# Start of INPUT MATERIAL
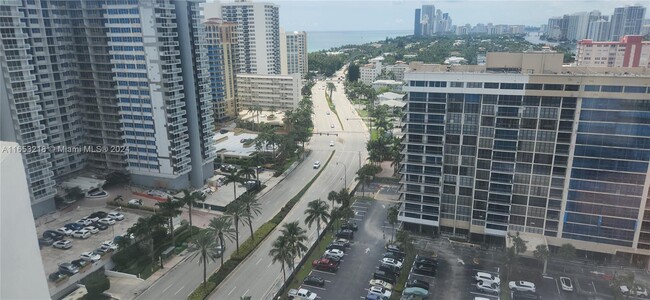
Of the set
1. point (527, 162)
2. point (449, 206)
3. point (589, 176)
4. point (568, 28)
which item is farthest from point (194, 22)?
point (568, 28)

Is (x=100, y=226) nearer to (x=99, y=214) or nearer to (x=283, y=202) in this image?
(x=99, y=214)

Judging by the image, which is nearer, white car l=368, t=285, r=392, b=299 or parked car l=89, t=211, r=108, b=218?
white car l=368, t=285, r=392, b=299

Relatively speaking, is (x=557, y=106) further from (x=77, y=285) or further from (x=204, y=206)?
(x=77, y=285)

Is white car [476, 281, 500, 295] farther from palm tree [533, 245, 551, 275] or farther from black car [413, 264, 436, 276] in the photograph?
palm tree [533, 245, 551, 275]

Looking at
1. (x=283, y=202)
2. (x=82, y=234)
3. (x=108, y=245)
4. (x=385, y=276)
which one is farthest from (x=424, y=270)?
(x=82, y=234)

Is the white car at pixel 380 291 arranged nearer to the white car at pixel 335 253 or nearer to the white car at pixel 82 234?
the white car at pixel 335 253

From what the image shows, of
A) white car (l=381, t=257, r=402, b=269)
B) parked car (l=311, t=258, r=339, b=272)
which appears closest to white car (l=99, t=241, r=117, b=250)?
parked car (l=311, t=258, r=339, b=272)

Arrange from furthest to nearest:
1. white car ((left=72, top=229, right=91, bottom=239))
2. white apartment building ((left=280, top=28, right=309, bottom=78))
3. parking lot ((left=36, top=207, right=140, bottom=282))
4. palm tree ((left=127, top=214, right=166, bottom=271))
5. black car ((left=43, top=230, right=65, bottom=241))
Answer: white apartment building ((left=280, top=28, right=309, bottom=78)) → white car ((left=72, top=229, right=91, bottom=239)) → black car ((left=43, top=230, right=65, bottom=241)) → parking lot ((left=36, top=207, right=140, bottom=282)) → palm tree ((left=127, top=214, right=166, bottom=271))
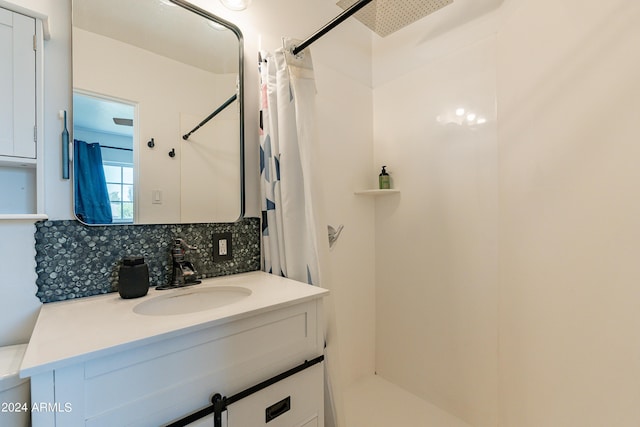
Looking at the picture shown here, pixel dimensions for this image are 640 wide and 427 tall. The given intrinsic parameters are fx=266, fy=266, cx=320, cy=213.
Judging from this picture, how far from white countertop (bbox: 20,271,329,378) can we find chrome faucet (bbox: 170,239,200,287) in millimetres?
70

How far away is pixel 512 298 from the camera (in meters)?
1.24

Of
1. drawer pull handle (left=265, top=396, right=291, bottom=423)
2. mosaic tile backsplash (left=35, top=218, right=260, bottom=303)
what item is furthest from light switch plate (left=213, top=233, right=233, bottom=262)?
drawer pull handle (left=265, top=396, right=291, bottom=423)

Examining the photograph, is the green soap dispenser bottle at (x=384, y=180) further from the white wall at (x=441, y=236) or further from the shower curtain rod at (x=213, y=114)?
the shower curtain rod at (x=213, y=114)

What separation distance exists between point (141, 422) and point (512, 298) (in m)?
1.45

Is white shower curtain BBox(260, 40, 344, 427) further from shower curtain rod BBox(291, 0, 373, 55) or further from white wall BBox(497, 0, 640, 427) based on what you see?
white wall BBox(497, 0, 640, 427)

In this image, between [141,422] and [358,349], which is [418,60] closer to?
[358,349]

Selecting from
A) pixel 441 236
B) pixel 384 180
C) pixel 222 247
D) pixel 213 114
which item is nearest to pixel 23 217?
pixel 222 247

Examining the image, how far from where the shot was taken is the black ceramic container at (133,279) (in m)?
0.91

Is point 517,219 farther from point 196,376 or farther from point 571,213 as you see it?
point 196,376

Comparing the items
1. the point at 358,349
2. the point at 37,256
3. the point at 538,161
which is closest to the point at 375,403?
the point at 358,349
# End of INPUT MATERIAL
:: AIM OF THE TASK ::
Print every entry exactly as written, without the pictures.

:: RESPONSE BELOW ::
Of the set
1. point (527, 162)
2. point (449, 206)
3. point (589, 176)
4. point (568, 28)
which item is farthest from point (194, 22)?
point (568, 28)

Is (x=100, y=226) nearer to (x=99, y=214) or nearer to (x=283, y=202) in this image?
(x=99, y=214)

Judging by the image, which is nearer, white car l=368, t=285, r=392, b=299 or parked car l=89, t=211, r=108, b=218?
white car l=368, t=285, r=392, b=299

Relatively speaking, is (x=557, y=106) further from (x=77, y=285) or further from (x=204, y=206)?
(x=77, y=285)

Is white car [476, 281, 500, 295] farther from palm tree [533, 245, 551, 275] or farther from black car [413, 264, 436, 276] in the photograph?
palm tree [533, 245, 551, 275]

Looking at
1. (x=283, y=202)
2. (x=82, y=234)
3. (x=108, y=245)
4. (x=385, y=276)
which one is farthest from (x=424, y=270)?
(x=82, y=234)

Is the white car at pixel 380 291 arranged nearer to the white car at pixel 335 253 or nearer to the white car at pixel 82 234?
the white car at pixel 335 253

From what the image shows, of
A) white car (l=381, t=257, r=402, b=269)
B) parked car (l=311, t=258, r=339, b=272)
which appears closest to white car (l=99, t=241, r=117, b=250)?
parked car (l=311, t=258, r=339, b=272)

Arrange from furthest to nearest:
1. white car ((left=72, top=229, right=91, bottom=239))
2. white apartment building ((left=280, top=28, right=309, bottom=78))
3. parking lot ((left=36, top=207, right=140, bottom=282))
4. palm tree ((left=127, top=214, right=166, bottom=271))
5. black car ((left=43, top=230, right=65, bottom=241))
Answer: white apartment building ((left=280, top=28, right=309, bottom=78)) → white car ((left=72, top=229, right=91, bottom=239)) → black car ((left=43, top=230, right=65, bottom=241)) → parking lot ((left=36, top=207, right=140, bottom=282)) → palm tree ((left=127, top=214, right=166, bottom=271))
Looking at the picture shown here, pixel dimensions for this image are 640 wide and 427 tall. The given intrinsic parameters are fx=266, fy=266, cx=320, cy=213.
Judging from this picture, how far from white countertop (bbox: 20,271,329,378) can we find chrome faucet (bbox: 170,239,200,287) in millimetres?
70

How far away is pixel 512 298 from the camera (in meters)?
1.24

Of
1. drawer pull handle (left=265, top=396, right=291, bottom=423)
2. mosaic tile backsplash (left=35, top=218, right=260, bottom=303)
what item is furthest from light switch plate (left=213, top=233, right=233, bottom=262)?
drawer pull handle (left=265, top=396, right=291, bottom=423)

Examining the photograph, is the green soap dispenser bottle at (x=384, y=180) further from the white wall at (x=441, y=236) or further from the shower curtain rod at (x=213, y=114)?
the shower curtain rod at (x=213, y=114)

What separation distance exists between point (141, 422) and point (512, 298) (in m)?
1.45

Is white shower curtain BBox(260, 40, 344, 427) further from shower curtain rod BBox(291, 0, 373, 55) or further from white wall BBox(497, 0, 640, 427) based on what you see?
white wall BBox(497, 0, 640, 427)

In this image, between [141,422] and [358,349], which is [418,60] closer to?
[358,349]

Selecting from
A) pixel 441 236
B) pixel 384 180
C) pixel 222 247
D) pixel 213 114
which item is nearest to pixel 23 217?
pixel 222 247

Examining the image, how far from where the shot was taken is the black ceramic container at (133,279) (in m)?
0.91

Is point 517,219 farther from point 196,376 or farther from point 571,213 as you see it?
point 196,376

Comparing the items
1. the point at 358,349
2. the point at 37,256
3. the point at 538,161
which is closest to the point at 375,403?
the point at 358,349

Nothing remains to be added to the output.